Other Aggregation Operators

# max - highest value across series
max(ai_memory_queue_size{status="pending"})

# min - lowest value
min(ai_memory_collection_size)

# avg - average value
avg by (project) (ai_memory_collection_size)

# count - number of time series
count(ai_memory_collection_size)

Label Cardinality

Golden Rule: Keep label cardinality low to maintain Prometheus performance.

Good Labels (Low Cardinality)

These are safe to use as labels:

Label Cardinality Examples
hook_type ~5 PostToolUse, SessionStart, PreToolUse, PreCompact, Stop
status ~3 success, failed, queued
collection ~3 code-patterns, conventions, discussions
component ~4 qdrant, embedding, queue, hook
error_code ~5 QDRANT_UNAVAILABLE, EMBEDDING_TIMEOUT, etc.
project <100 Project names (acceptable if bounded)
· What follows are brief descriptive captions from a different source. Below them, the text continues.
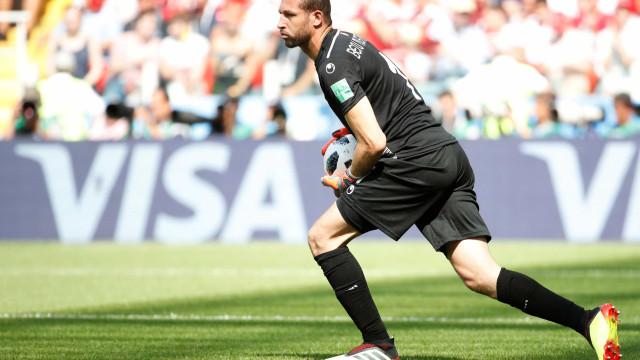 Tunísia perde mais um goleiro por lesão e entra com pedido na Fifa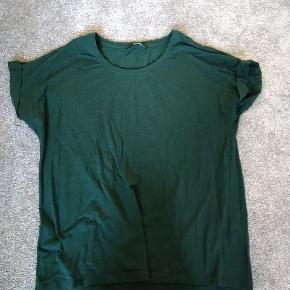 Flot grøn enkel t-shirt Brugt men pæn stand
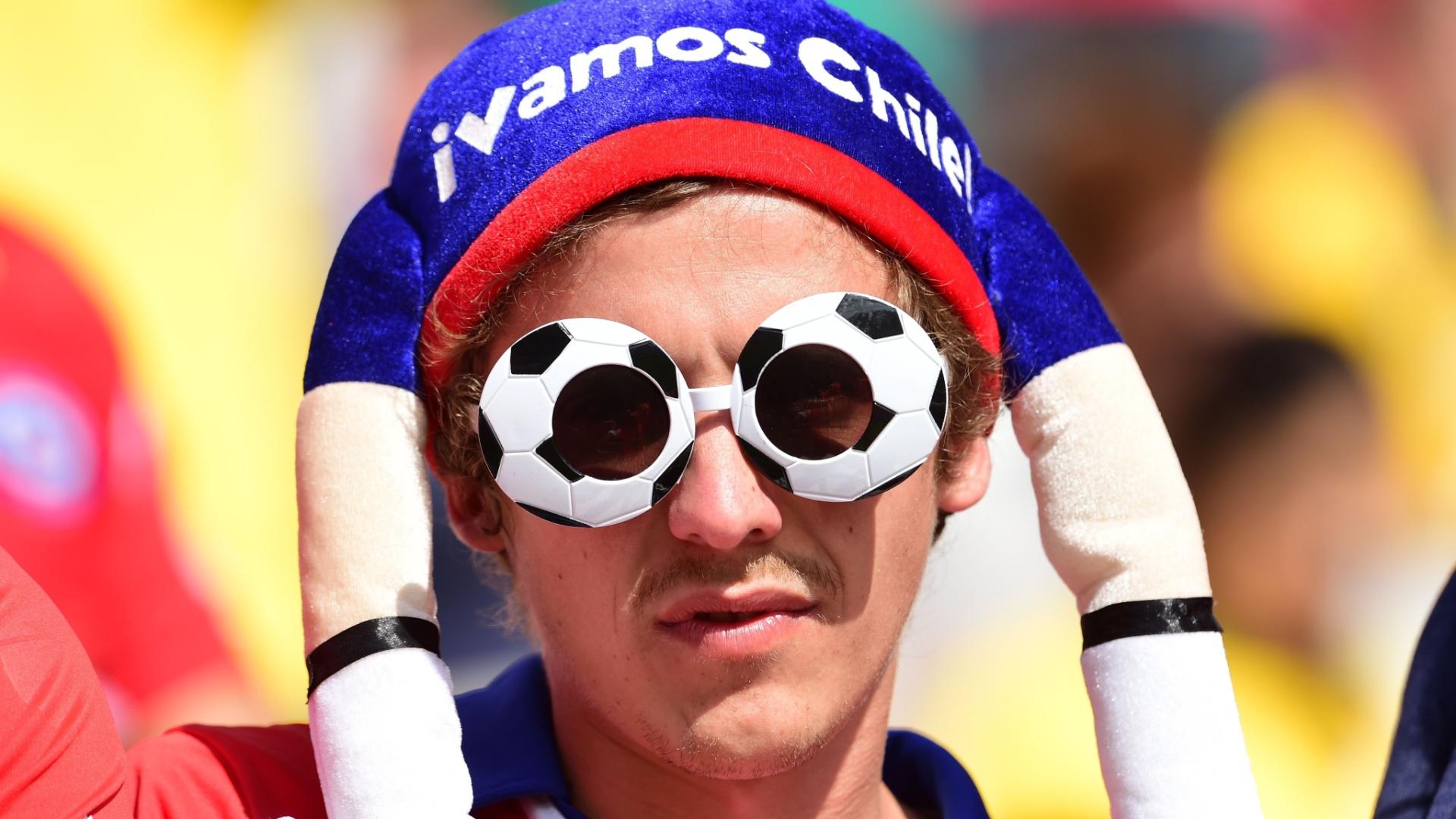 Torcedor chileno adota fantasia para torcer no Itaquerão em jogo contra a Holanda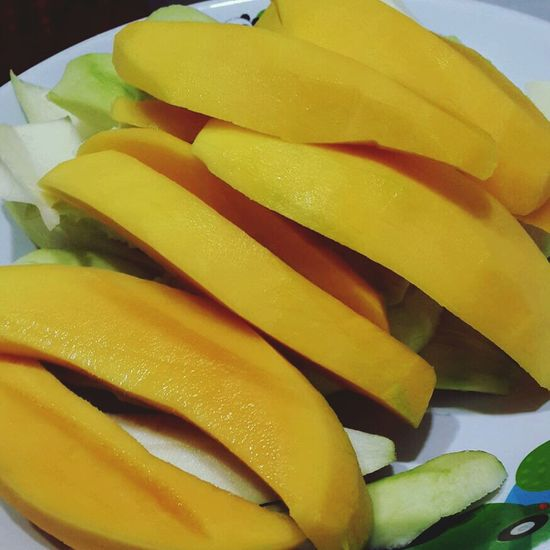 some fruit after breakfast Fruit Mangoes Delicious ♡ Enjoy A Meal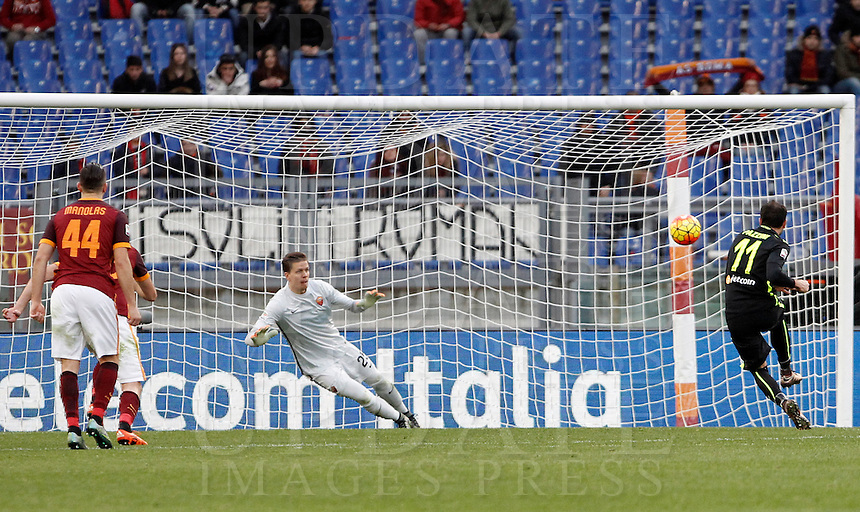 Calcio, Serie A: Roma vs Hellas Verona. Roma, stadio Olimpico, 17 gennaio 2016.<br /> Hellas Verona&rsquo;s Giampaolo Pazzini, right, scores the equalizer goal on a penalty kick during the Italian Serie A football match between Roma and Hellas Verona at Rome's Olympic stadium, 17 January 2016. The game ended 1-1.<br /> UPDATE IMAGES PRESS/Isabella Bonotto
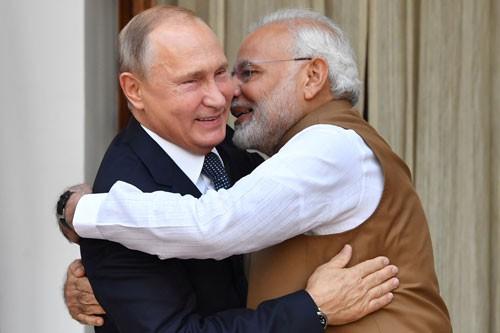 Ấn Độ mua S-400 của Nga, Mỹ lâm thế khó - Ảnh 1.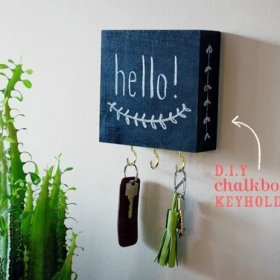 Chalkboard key holder home diy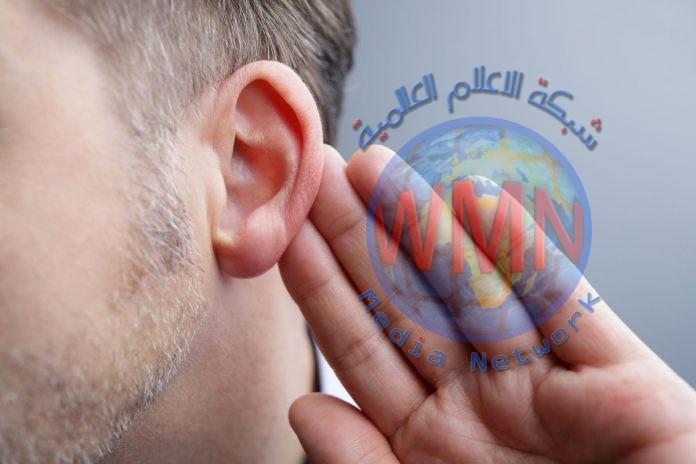 باحثون يطورون رقاقة تُمكن الصم من استعادة السمع بالكامل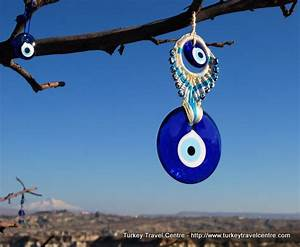 Best Souvenirs to Buy in Turkey : Evil Eye, Carpets and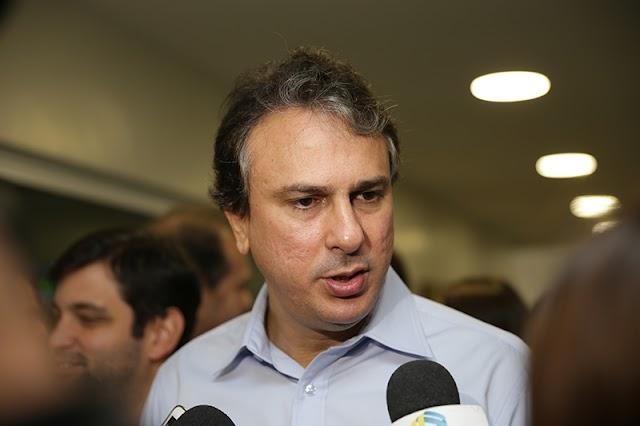 """Governador Camilo Santana dá previsão para 2 editais no CE e promete """"lançar outros concursos"""
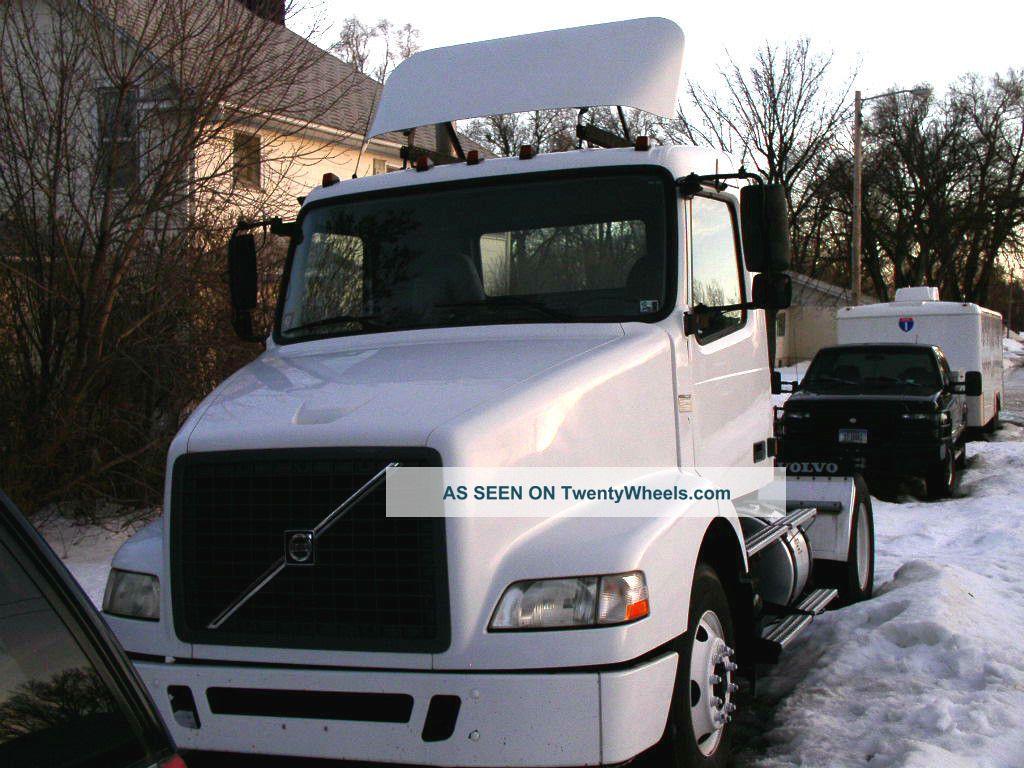 2005 Volvo Vnm42t Sleeper Semi Trucks photo
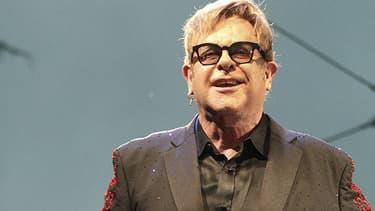Elton John va sortir ses mémoires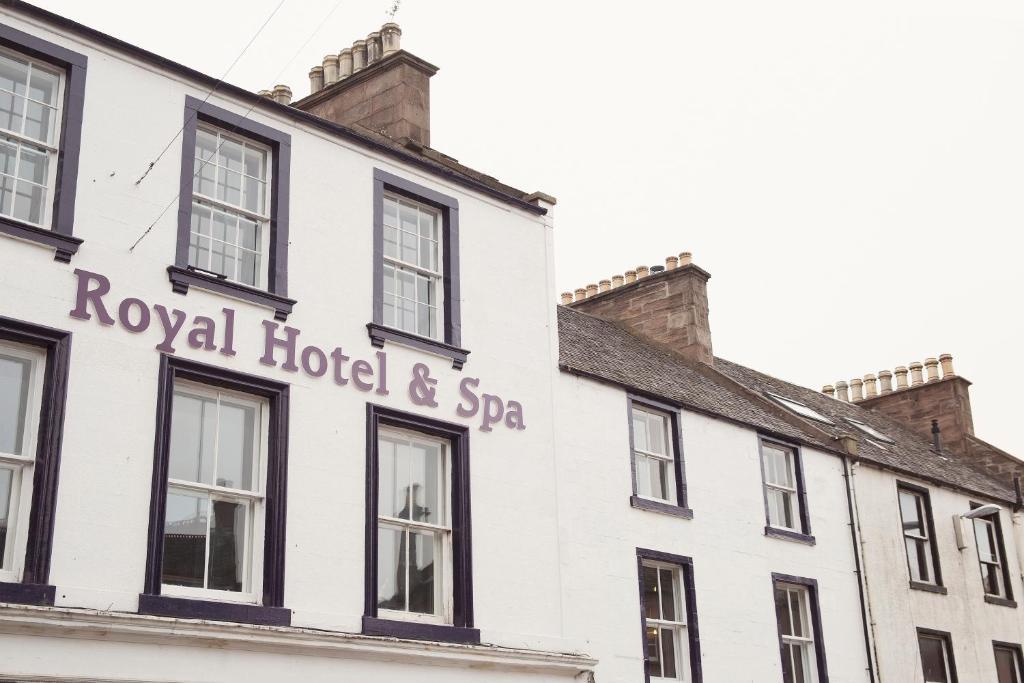 Royal Hotel Forfar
Bad Labels (High Cardinality)

Never use these as labels:

Anti-Pattern Why It's Bad
user_id Unbounded - grows with users
session_id Unbounded - new session every execution
memory_id Unbounded - new UUID per memory
timestamp Unbounded - infinite unique values
file_path High cardinality - thousands of files
error_message High cardinality - unique messages

Impact of High Cardinality

# ❌ BAD - Creates thousands of time series
my_metric{user_id="user123", session_id="sess_456", memory_id="uuid-789"}

# ✅ GOOD - Bounded labels only
ai_memory_memory_captures_total{hook_type="PostToolUse", status="success", project="my-project"}

Problems with high cardinality:

  • Prometheus memory exhaustion
  • Slow query performance
  • Expensive storage costs
  • Query timeouts

Project Label Strategy

The project label is used for multi-tenancy:

# Safe - project count is bounded to active projects
ai_memory_collection_size{collection="code-patterns", project="my-project"}

Why it works:

  • Limited number of active projects per installation (<100)
  • Projects are long-lived (not per-request)
  • Enables per-project monitoring and alerting

Project-Specific Queries

Memory Operations by Type

# Capture rate by hook type
sum by (hook_type) (rate(ai_memory_memory_captures_total[5m]))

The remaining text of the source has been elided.